A) Cell cycle progression (G1-S) was analyzed by FACS using BrdU/7-AAD staining. G1 (yellow), S (red) and G2 (purple) phases were gated respectively to investigate the cell cycle progression.
B) Percentage changes of S phase cells after 0, 10, 16 and 24h of 50 ng/ml IGF-I stimulation are shown for R-puro, R-WT and R-1353 cells after normalization against unstimulated samples.
Data represents 3 replications.
Figure 5 Gene expression differences between R-1353 and R-WT cells.
A) Heatmap of differentially expressed genes between R-1353 and R-WT. RNA-sequencing was performed for six replicates of R-WT and R-1353. A total of 195 differentially expressed genes were identified by DESeq2 at adjusted p<1E-100 and is depicted in the heatmap. Unsupervised Euclidean clustering separated genes into four expression clusters (Group 1-4).

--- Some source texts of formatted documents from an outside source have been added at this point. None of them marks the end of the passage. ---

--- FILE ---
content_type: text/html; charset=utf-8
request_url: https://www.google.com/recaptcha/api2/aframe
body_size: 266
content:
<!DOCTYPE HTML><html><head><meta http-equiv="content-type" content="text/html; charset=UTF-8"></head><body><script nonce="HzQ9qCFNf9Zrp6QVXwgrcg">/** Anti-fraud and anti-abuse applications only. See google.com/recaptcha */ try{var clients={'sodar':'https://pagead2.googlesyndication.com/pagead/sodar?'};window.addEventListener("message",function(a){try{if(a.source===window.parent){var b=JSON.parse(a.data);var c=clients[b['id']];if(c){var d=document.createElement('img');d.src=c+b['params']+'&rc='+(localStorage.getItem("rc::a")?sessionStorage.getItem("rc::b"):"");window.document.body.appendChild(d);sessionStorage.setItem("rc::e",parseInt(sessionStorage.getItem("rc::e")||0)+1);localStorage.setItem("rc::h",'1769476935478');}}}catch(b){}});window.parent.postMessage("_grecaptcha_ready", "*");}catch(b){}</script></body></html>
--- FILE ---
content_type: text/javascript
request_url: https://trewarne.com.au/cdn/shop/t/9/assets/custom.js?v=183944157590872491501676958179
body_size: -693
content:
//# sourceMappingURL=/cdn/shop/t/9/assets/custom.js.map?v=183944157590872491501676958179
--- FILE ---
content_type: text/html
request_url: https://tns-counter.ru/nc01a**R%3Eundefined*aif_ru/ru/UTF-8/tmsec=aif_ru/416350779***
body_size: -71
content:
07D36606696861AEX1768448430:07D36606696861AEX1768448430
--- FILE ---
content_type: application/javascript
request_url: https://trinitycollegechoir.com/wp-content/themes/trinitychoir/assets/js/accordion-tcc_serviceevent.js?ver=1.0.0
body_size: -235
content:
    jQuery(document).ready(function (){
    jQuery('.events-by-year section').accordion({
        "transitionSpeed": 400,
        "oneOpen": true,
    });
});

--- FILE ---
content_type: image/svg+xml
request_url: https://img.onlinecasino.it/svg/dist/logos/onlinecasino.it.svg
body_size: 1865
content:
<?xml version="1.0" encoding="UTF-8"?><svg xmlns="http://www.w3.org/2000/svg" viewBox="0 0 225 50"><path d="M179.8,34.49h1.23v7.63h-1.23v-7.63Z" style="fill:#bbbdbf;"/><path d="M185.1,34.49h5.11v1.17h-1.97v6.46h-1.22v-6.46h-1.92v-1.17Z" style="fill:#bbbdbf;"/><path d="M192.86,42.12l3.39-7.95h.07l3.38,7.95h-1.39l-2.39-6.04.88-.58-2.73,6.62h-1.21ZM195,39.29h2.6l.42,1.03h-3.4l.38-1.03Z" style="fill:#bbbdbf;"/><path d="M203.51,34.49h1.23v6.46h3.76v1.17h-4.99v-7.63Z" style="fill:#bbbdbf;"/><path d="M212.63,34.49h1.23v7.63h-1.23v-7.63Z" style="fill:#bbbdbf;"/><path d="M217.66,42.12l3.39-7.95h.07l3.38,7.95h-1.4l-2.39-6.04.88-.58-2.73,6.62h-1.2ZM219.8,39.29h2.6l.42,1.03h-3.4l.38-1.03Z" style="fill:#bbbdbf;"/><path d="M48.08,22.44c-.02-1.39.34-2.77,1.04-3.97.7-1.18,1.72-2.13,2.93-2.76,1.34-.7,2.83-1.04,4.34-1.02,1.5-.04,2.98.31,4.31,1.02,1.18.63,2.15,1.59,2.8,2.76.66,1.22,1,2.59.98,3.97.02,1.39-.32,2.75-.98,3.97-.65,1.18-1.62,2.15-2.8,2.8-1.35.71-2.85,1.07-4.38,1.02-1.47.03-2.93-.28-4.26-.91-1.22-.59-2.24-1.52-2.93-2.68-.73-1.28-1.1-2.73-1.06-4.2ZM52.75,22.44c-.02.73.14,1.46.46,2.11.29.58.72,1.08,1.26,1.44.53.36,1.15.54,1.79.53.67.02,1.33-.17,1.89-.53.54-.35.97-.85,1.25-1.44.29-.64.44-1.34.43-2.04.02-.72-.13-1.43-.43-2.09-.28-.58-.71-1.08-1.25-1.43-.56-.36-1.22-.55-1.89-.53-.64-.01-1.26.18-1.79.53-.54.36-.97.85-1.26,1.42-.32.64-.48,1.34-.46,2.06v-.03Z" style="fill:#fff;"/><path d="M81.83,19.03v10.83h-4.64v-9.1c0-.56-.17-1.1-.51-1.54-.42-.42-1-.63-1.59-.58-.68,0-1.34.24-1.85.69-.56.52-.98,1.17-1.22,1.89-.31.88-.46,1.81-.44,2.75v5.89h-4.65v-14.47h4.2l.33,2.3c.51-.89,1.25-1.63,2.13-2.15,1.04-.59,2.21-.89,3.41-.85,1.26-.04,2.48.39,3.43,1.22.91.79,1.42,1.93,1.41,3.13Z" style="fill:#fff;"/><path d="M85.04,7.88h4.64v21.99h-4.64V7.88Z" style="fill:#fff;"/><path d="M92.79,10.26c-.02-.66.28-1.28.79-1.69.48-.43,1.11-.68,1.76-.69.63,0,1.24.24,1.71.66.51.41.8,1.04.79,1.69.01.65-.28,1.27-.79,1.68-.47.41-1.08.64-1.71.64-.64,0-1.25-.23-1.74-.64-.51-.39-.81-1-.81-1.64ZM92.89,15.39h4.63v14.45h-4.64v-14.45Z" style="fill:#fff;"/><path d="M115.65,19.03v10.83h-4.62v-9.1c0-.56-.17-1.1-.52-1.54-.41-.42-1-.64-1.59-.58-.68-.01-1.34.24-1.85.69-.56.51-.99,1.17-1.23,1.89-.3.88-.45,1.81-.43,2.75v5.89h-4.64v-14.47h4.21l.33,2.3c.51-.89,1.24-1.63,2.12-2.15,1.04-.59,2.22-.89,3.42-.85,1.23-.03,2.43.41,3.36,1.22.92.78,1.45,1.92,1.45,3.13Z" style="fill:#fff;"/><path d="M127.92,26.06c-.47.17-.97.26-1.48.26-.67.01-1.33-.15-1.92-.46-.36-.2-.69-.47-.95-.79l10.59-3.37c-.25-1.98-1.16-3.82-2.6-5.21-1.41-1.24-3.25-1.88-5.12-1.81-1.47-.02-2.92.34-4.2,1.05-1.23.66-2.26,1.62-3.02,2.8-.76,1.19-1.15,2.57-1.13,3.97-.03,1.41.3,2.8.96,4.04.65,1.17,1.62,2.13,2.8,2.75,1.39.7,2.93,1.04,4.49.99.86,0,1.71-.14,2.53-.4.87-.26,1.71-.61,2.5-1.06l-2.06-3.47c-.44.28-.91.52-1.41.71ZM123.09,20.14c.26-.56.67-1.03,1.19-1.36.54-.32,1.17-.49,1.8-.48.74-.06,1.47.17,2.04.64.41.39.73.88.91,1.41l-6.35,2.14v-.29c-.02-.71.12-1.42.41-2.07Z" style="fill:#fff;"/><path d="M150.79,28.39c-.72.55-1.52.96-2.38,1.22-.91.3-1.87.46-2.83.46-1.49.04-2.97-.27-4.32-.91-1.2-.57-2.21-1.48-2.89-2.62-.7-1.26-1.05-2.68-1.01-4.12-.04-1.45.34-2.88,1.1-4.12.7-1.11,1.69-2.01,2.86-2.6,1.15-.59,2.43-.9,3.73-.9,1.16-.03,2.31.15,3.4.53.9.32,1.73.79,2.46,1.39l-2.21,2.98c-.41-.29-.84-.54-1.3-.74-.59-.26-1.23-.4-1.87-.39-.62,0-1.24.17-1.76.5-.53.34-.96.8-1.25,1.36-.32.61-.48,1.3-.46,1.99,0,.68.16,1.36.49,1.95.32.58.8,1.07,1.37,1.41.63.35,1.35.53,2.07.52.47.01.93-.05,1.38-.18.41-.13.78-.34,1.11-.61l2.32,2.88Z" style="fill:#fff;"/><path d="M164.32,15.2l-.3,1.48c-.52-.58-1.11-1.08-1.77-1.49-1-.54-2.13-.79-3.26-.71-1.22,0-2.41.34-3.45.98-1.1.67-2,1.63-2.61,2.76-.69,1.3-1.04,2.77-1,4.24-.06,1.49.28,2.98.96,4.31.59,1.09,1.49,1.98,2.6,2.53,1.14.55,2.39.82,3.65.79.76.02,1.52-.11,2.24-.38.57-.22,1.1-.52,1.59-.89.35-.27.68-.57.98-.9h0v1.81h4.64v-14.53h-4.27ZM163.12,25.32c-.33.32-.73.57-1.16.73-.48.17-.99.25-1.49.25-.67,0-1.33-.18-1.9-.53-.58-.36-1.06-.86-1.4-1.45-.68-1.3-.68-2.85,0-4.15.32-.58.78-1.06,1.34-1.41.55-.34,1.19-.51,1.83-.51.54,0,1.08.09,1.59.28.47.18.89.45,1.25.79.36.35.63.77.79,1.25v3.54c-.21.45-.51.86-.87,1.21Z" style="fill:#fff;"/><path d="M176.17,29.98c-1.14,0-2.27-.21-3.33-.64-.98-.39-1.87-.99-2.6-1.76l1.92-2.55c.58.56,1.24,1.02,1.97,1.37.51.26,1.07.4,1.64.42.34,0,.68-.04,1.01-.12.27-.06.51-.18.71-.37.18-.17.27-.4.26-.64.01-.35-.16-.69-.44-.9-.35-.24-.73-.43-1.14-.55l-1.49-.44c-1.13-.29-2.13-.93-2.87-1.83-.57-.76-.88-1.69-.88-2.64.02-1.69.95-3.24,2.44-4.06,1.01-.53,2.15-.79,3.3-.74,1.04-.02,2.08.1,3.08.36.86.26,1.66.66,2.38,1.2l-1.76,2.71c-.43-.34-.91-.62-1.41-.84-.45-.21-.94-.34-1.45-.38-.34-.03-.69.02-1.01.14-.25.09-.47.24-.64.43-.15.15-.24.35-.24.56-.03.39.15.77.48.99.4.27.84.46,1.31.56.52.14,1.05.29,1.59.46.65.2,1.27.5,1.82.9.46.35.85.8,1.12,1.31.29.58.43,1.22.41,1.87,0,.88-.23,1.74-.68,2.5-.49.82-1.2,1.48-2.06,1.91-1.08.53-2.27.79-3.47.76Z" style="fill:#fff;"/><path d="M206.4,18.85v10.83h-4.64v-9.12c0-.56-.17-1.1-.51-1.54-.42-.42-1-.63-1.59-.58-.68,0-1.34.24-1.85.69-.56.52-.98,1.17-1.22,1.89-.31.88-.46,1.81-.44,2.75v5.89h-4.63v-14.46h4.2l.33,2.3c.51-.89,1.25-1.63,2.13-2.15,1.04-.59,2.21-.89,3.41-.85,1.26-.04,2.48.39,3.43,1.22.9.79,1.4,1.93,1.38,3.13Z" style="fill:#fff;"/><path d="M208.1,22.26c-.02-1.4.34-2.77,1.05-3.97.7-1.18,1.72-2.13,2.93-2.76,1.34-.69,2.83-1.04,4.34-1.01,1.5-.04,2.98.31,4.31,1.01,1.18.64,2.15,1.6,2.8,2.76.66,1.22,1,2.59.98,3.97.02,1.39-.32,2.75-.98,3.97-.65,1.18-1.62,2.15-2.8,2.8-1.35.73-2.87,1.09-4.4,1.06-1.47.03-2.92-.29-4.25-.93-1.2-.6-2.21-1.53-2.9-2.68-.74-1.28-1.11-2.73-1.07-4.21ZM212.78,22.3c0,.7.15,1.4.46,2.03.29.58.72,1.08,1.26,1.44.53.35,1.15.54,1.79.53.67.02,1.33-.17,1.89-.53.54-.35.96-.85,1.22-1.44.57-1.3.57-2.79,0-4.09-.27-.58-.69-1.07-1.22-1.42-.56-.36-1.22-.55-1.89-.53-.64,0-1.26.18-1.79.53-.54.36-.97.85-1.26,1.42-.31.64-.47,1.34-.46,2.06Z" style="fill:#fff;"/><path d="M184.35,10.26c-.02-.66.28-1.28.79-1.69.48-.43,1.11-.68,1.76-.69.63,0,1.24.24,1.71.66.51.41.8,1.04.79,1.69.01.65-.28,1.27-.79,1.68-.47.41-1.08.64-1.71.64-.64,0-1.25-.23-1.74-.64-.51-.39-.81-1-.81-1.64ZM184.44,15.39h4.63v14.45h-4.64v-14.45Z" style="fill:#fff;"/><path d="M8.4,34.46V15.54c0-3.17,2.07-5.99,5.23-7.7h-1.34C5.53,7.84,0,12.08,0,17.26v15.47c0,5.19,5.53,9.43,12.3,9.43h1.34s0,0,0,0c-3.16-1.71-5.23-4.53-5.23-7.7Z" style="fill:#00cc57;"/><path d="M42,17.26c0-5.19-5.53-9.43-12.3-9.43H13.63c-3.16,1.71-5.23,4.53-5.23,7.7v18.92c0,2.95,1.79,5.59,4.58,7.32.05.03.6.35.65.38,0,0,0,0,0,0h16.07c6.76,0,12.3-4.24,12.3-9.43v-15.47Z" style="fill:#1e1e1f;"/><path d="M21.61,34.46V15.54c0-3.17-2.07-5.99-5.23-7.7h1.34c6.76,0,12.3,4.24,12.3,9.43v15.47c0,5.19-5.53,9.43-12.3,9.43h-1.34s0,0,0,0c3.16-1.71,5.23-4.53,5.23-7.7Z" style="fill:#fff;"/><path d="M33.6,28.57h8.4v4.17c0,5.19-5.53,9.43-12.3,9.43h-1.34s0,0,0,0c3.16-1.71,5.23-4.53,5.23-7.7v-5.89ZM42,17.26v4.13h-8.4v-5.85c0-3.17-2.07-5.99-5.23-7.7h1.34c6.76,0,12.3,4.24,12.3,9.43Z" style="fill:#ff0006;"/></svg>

B) Relative Androgen Receptor (AR) mRNA expression as determined by qRT-PCR in R-WT and R-1353 cells, showing 70-fold (74.0±13.14) higher expression in the R-1353 cells.
C) Relative AR mRNA expression as determined by qRT-PCR in R-WT-2D5 and R-1353-3A2 cells, showing 55.6 -fold (55.6±17.03) higher expression in R-1353-3A2 cells.
D) Relative AR mRNA expression as determined by qRT-PCR in R-WT/WT and R-1353/WT cells, showing 51.1-fold (51.1±7.14) higher expression in R-1353/WT cells.
Supplemental Figure 1
A skin biopsy was taken from the patient and a culture of dermal fibroblasts was established [32].
For Western blotting, fibroblasts were stimulated for 10 min with 0, 0.3, 1, 3, 10, 30, and 100 ng/ml IGF-I (PeproTech, Inc., Rocky Hill, NJ). Blots were probed with an antiphosphoprotein kinase B (PKB)/Akt (Ser473), total Tubulin (Cell Signaling Technology, Beverly, MA), and total Insulin Receptor (IR) antibody (Santa Cruz Biotechnology, Dallas, TX) as described previously [33].
Supplemental Figure 2
Fluorescence microphotograph of R-WT and R-1353 cells transfected with GFP tagged wild type IGF1R. After zeocin selection, all survived cells were GFP positive (green) and the resulted cell lines were named R-WT/WT and R-1353/WT respectively. Cell nucleus were counterstained with DAPI (Blue).